State policy on drugs is ignorant of the culture of the local communities. "It's far better to have culturally-appropriate programs," she says. "Right now, HIV is racing through these communities and the drug penalties are not changing personal behavior."

Like Springer, Rivera argues for changing attitudes, to admit the existence of responsible drug users, and to reintegrate them into society.

The Future of Harm Reduction

"At St. Ann's, harm reduction is at a community level," says Rivera of her program. "This is where people can change their behavior so they are responsible for their health and well-being. Information and knowledge equals safety. The harm reduction center becomes a sanctuary where people can take on the frightening experience of responsibility." Participants are also hooked up with social services.

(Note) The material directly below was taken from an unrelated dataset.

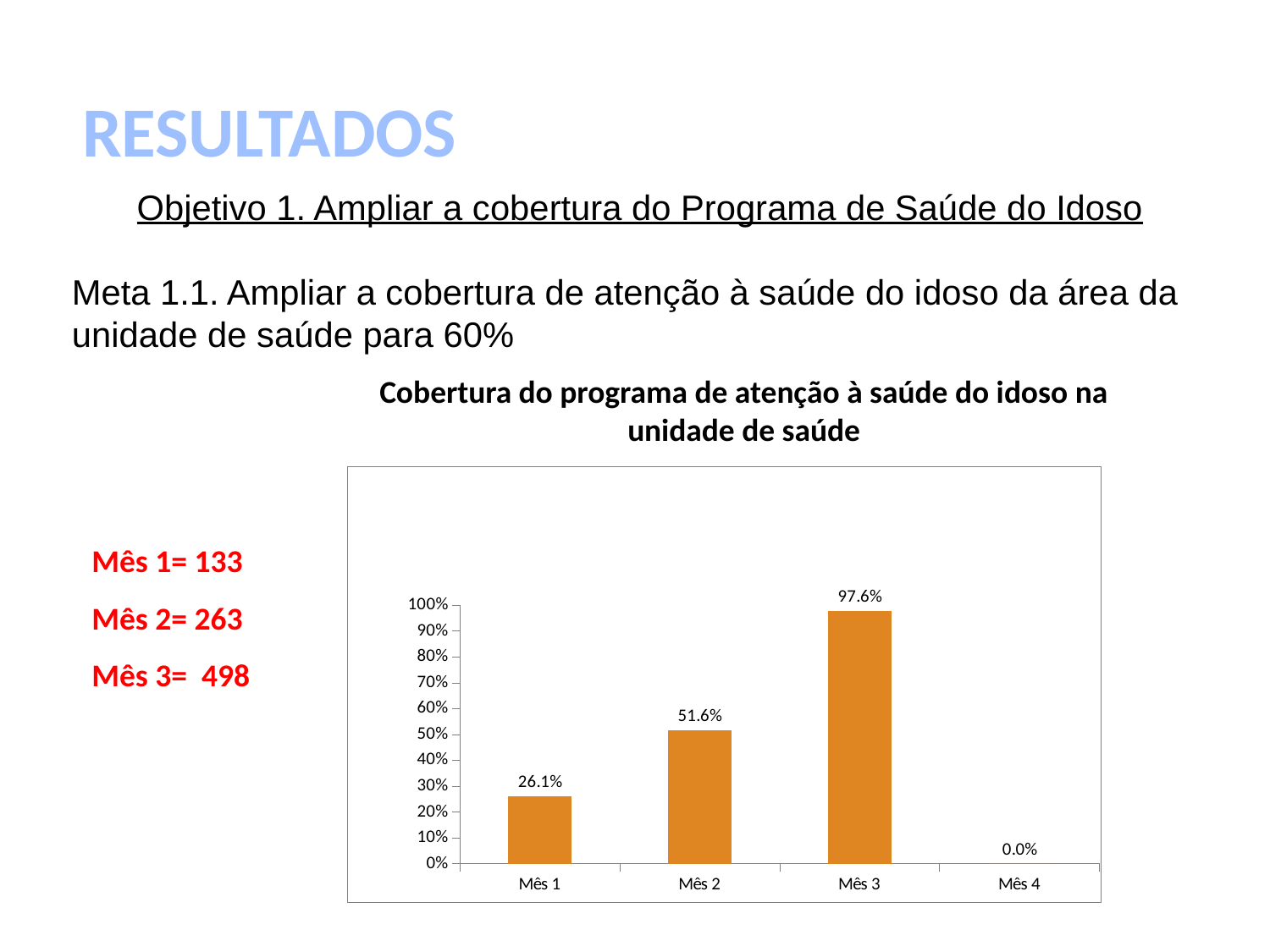
What is the value for Mês 4? 0.0% What is the title of the chart? Cobertura do programa de atenção à saúde do idoso na unidade de saúde Is the value for Mês 2 greater or less than 60%? less Which is larger, the value for Mês 1 or the value for Mês 2? Mês 2 Which month has the highest value? Mês 3 What is the value for Mês 2? 51.6% Which month has the lowest value? Mês 4 What kind of chart is shown on the slide? bar chart What is the value for Mês 3? 97.6% What is the difference between the values for Mês 3 and Mês 2? 46.0% What is the value for Mês 1? 26.1% How many categories are shown on the x axis? 4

Rivera notes that her group and other programs are hampered by funding problems. "We are experiencing flatline [stagnant] funding or funding cuts, and on top of that, there are more monitoring requirements." For St. Ann's, more money is being spent filing reports, and there is no money for more staff. "The only way to talk about drug use is to include talk about bad government policy," she says.

Rivera sees the future of harm reduction as being linked directly to drug policy reform. "The drug reform movement is in its adolescence right now, but it's gaining momentum and strength. Needle exchange and methadone are directly affected by the drug war ideology. All of us in harm reduction have to get involved in drug reform."

Edith Springer sees an exploding demand for harm reduction, and she has traveled around the country giving harm reduction workshops. "A few nights ago, there were seven messages on my machine asking for training information," she says. "There's a demand for it in every social service area. As we approach the millennium, people are hungry for a spiritual force. Harm reduction isn't a higher power, it isn't God, but it is a spiritual power -- love, respect and dignity."

Springer urges that harm reduction programs be kept small. "Don't try to become a huge bureaucracy, or it will turn into your worst nightmare." Noting that even the Bronx is different from Brooklyn, she says that it's necessary to have small community groups all over.

Finally, Springer urges integrity, and wariness of funding sources. "Stand on your ethics," she advises, "or you're a whore. At NYPAEC, we don't whore. Money isn't everything."

For Allan Clear, the future of the harm reduction movement involves a variety of things. "We must educate doctors so that they learn how to deal with drug users properly. Many medical providers address a person's drug use, not what's ailing the person. We must create more safe spaces, like needle exchanges and harm reduction programs, where drug users will be comfortable and have all the information they need. We must also continue to listen to drug users, to find out what they need for themselves."

To encourage more needle exchanges in New York State, Clear says, "The New York State AIDS Institute's waivering to allow groups to give out syringes must cease." The amount of paperwork stops groups and institutions, such as hospitals, from setting up exchanges.

Finally, Clear believes it is necessary that harm reduction supporters form alliances with other reform movements. "The future of harm reduction is to embrace other reform groups such as welfare, health care, and immigration reform. We need to work with groups that advocate for people affected by the reduction in the social safety net."

Dylan Foley is a freelance writer who volunteered with the Lower East Side Needle Exchange for two years.